How To Improve Your Credit Score

If you don’t have a good score for a car loan, we recommend taking steps to improve it before you apply for a loan. Having the right credit mix and paying down your debts can help improve your score. Even an improvement of 50 points can help you access better loan options.

Make Timely Payments

One of the most effective ways to raise your credit score is by paying all your bills on time. Missed payments can lower your score and can result in costly fees and penalties. Making on-time payments can be as simple as setting up autopay or setting a reminder on your phone so you don’t forget important due dates.

Track Your Credit Utilization Ratio

If you carry high balances on your accounts, it may lower your credit score. Try to pay down credit card debt to bring your credit utilization ratio under 30%. This can greatly help improve your credit score.

If you have more than one credit card and personal loans, consider taking out a debt consolidation loan to make it easier to pay down your debt.

Request Credit Limit Increases

Another way to lower your credit utilization ratio and increase your credit score is by getting in touch with your lenders and requesting credit limit increases. With increased credit limits, your credit utilization ratio will be lower even if you don’t pay down your debts.

Keep in mind, though, that if you want to qualify for a car loan, don’t use up the increased credit limit for purchases because it’ll make it difficult for you to manage your monthly payments along with high-interest credit card debt.
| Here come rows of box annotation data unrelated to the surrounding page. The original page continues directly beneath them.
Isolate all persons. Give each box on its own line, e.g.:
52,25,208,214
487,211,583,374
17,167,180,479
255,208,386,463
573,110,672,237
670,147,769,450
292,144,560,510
Other than the credit score, lenders also check your debt-to-income ratio to determine your eligibility.

Where To Get a Car Loan With a Low Credit Score

While it’s ideal to wait until you have a good credit score for a car loan, it’s still possible to get approved with poor credit. The best way to get the best possible car loan rates with poor credit is by speaking with different lenders.

You may be able to get approved for a loan from car dealerships, online lenders, or banks. If you have an existing relationship with a credit union, it may be easier to get a car loan even with a lower credit score. Another option is to apply with a co-signer to qualify for better loan terms.  

Buy-here, pay-here dealerships are the last resort for those wanting to buy a car. These dealerships offer their own financing for borrowers with no or low credit history. However, the interest rates they charge are much higher. If you can wait, work on improving your credit score and save a larger down payment before you buy a new vehicle.